First of all... what? Manipulating strings is a fucking huge amount of programming (yes, even modern programming, since for you apparently anything that happened five or more years ago is ancient history). Any network transactions are probably going to involve tons of parsing, as does validation on both the server and client side. I'm really sort of baffled that you'd even say something like this. If someone's applying to your job and isn't that familiar with manipulating strings, they might well be brilliant but you're still going to have to spend a fair amount of time ramping them up--so you'd at least want to make sure they understand the core concepts. Which leads to the next point...It's not a leap in understanding the problem any better, though, it's having known something beforehand or not, through having had a need to mutate or manipulate a string in some way. I think it'd be pretty uncommon to not have had a need to do that, but I don't think it's totally out there either.
Last time I respond to this. It has nothing to do with having had to mutate or manipulate a string before. In order to even define reversing a string you have to understand that the string is made up of letters. You are getting so hung up on this point about what you've been exposed to and what the computer's doing internally that I almost think we're not talking about the same thing.I wouldn't use the question in an interview, because of the above, and because I don't think it's an interesting question. I said this earlier, but if I wanted to know if I wanted them to work on my project or not, I'd have them work on my project with me for a few hours, which is how I interview people for the company I work at right now.

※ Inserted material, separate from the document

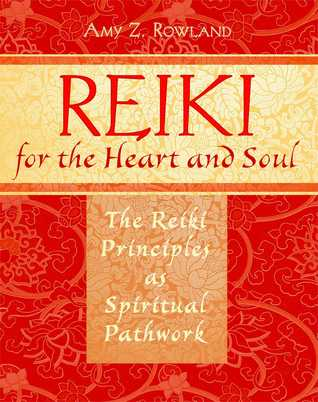 Reiki for the Heart and Soul: The Reiki Principles as Spiritual Pathwork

Here is what I think is a good algorithm to test for complete circular arrays:
1. Starting at index 0, iterate through the array using the given method (next index is the element at the current index). Keep track of the number of iterations.
2. For each iteration do the following in order:
>a. Check that the next index is within the array's bounds. If not, it's not a circular array.

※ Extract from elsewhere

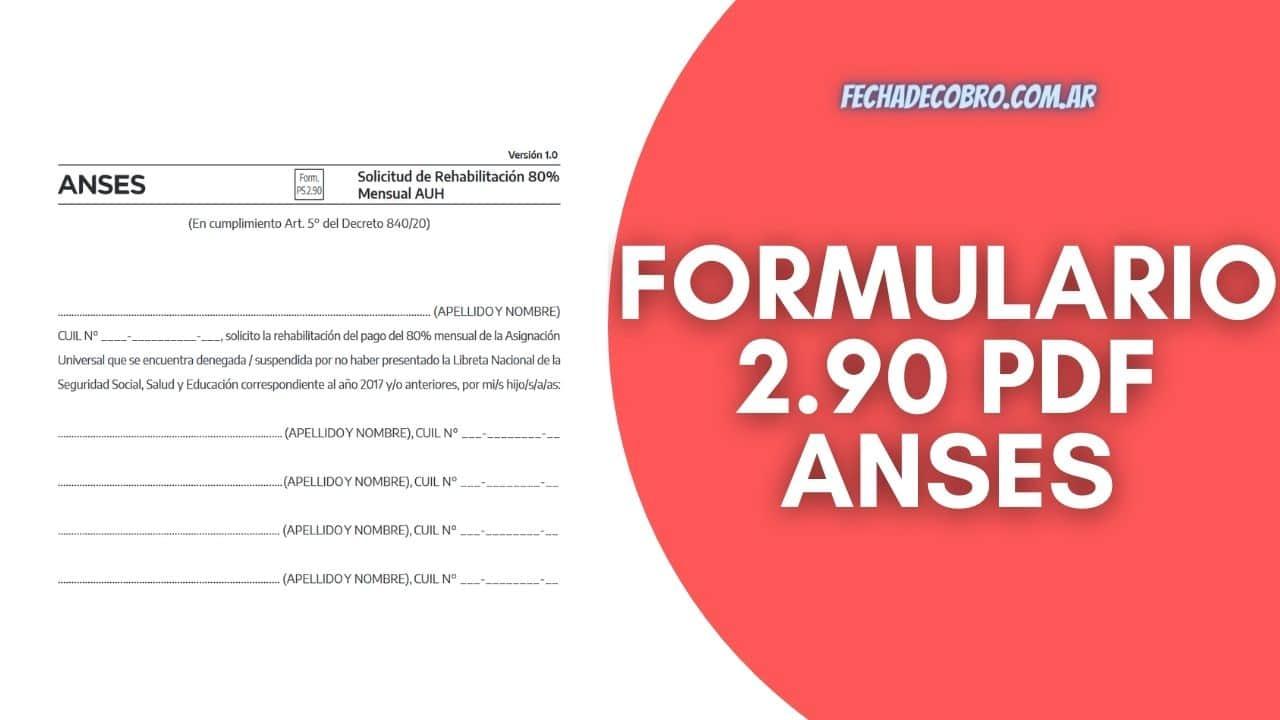 Formulario 2.90 PDF Asignacion Universal por Hijo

>b. If the next index is 0, and the number of iterations is not equal to the size of the array, then it is not a complete circular array.
>c. If the number of iterations is the same size as the array, and the next element is 0, then the array IS a complete circular array.
>d. Check that the next index is not the same as the current index. If it is, it's not a complete circular array.
Basically, it checks if you hit every element if you try to traverse through it. If it's a complete circular array, you MUST end up at the element you started at after going through exactly n elements (n being the size of the array), and NEVER before that point.
It runs in Otime (it's simply a traversal through the array), and uses O(1) space. There might be an optimization I'm missing but this should cover all cases fairly well, unless I'm really misunderstanding something.
There are no dedicated software architects where I work. Intermediate and senior developers are the major contributors to the overall design of a feature, but everybody on the technical side is involved in the implementation.
I don't think I'd have it any other way, either. Even if a person who wasn't involved in the details of the implementation could do an equally good job at designing the system, he'd have to clearly communicate more information to a lot more people than if the responsibility were just distributed more widely. Even if the overall design of a project is huge, you can almost certainly modularise it and apply a similar strategy.